### Directions for this task
Please restate each line of the data below exactly. Omit all images.

### Information provided
_____

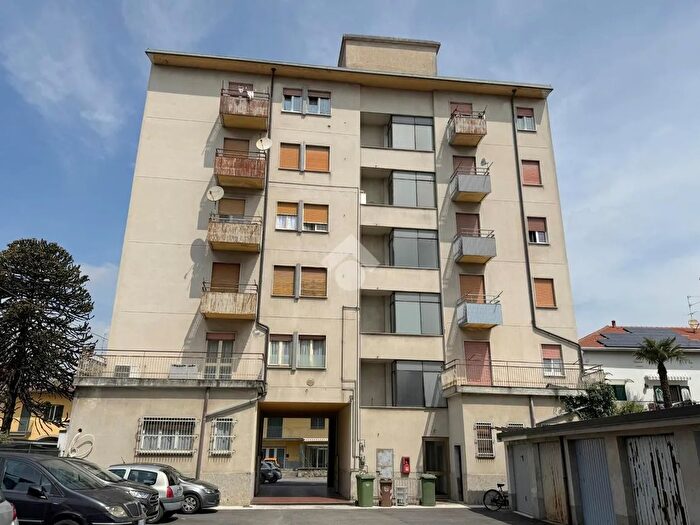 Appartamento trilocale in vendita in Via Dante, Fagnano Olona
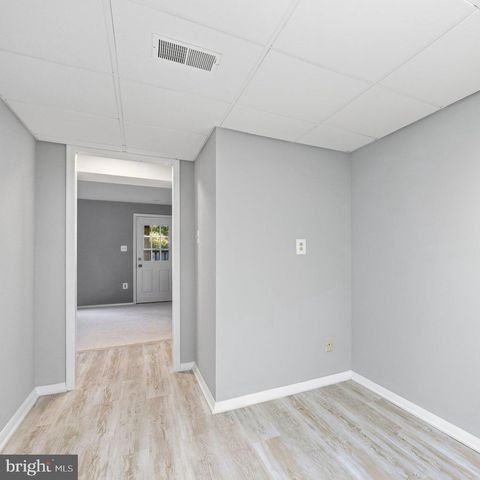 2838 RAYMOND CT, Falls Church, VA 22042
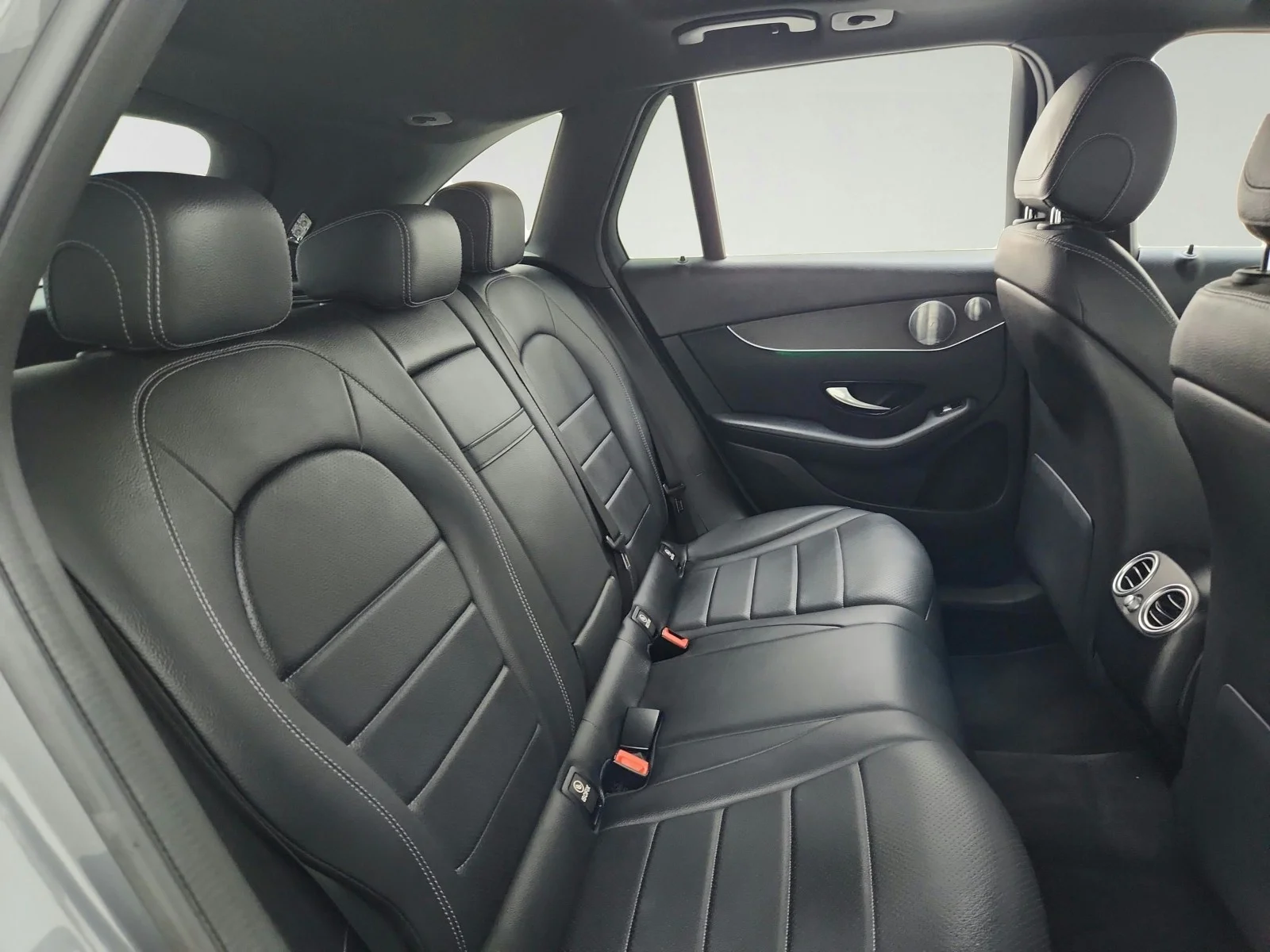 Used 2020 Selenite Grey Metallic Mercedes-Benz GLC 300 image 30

_____

### Solution to this exercise
 Appartamento trilocale in vendita in Via Dante, Fagnano Olona
 2838 RAYMOND CT, Falls Church, VA 22042
 Used 2020 Selenite Grey Metallic Mercedes-Benz GLC 300 image 30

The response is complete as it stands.